Today is the 19th September 2015 and today marks the one year point since I started my first post-university job. I’m using this occasion to write this blog post which, if everything goes according to plan, will be the first in a series of posts. I hope that in each annually published piece of writing I can discuss the main lesson life has taught me in that year long period. In theory, if I manage to stick to this, my growth as a human being will be recorded in time and therefore I will become immortal! Muhaha!
Year One (2014-2015)
As I have already mentioned above, in September of 2014 I took my first job role as a Cashier at a local betting shop. I mainly took this job because I had little money at the time and was fed up of relying to on JSA to keep me afloat. I have never been a huge spender but I wanted steady money coming in so that I could save up to do something of importance.
Roughly 4 months into this role I realised that this wasn’t where I wanted to be or what I wanted to be doing and decided that I needed to make a change for the sake of my own sanity if nothing else. My sights where set on completing a film making course back in Bournemouth (my University town). But there was a big issue. I had no way to earn an income in Bournemouth and didn’t have anywhere to live. I was at a crossroads and had a important dilemma on my hands. Do I take the easy option and stay where I am? Or do I take a big risk and move to a completely new part of the country in the pursuit of something better? (with only about 3 months of rent in my bank account.)

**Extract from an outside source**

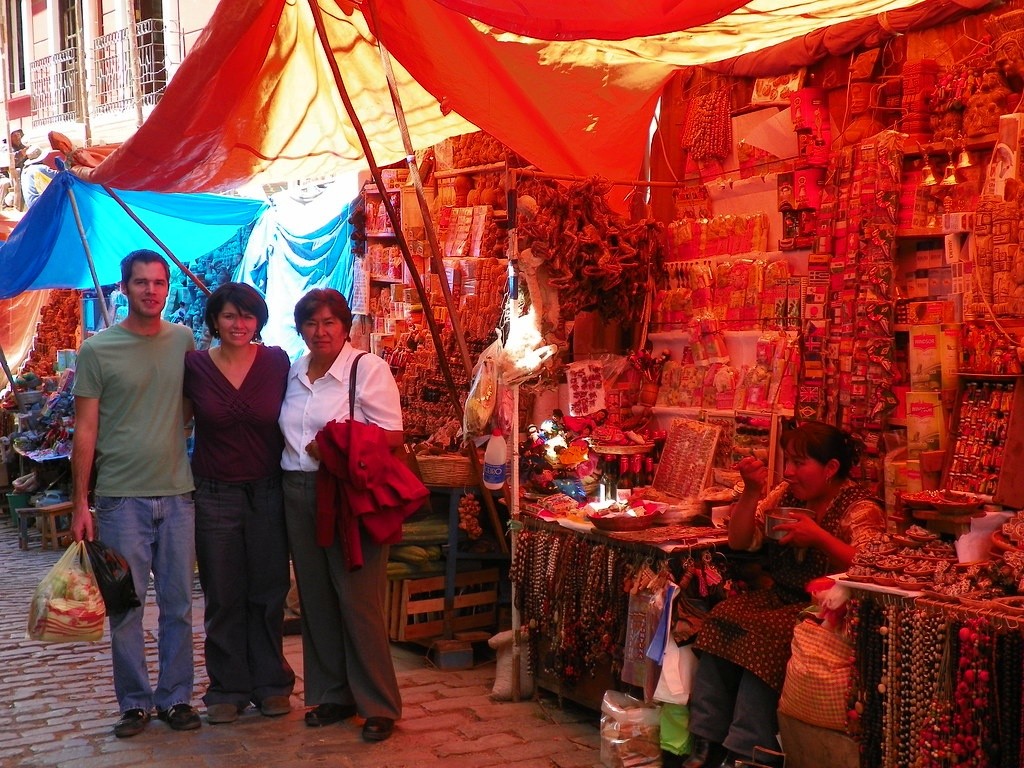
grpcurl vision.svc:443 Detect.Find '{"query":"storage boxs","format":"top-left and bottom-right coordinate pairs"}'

As you may have guessed. I took the second option. I handed in my notice, found a place to live through the blessing that is the internet and made my way into the unknown. The decision was scary and I could have easily ended up back where I started with nothing to show for it. Fortunately, it paid off and around a month later I had started my film making course, secured a new job and was living comfortably in my new place.
Now i’m not saying my life now is perfect, far from it. But what I hope to covey is that the decision to make a change in your life is your own to make. Never sit back, give up and become uncomfortably numb with the way things have turned out. Sometimes you need to make the risky decision and jump into the deep end with no idea where you’ll end up in order to truly shape your destiny. This, in my opinion, is what life is all about. It’s what makes getting up in the morning worthwhile. Strive towards whatever it is that will add meaning to your life and the lives of others around you. Look for the new experiences. Keep moving forward.
“Do not dwell in the past. Each morning we are born again. Given a second chance.”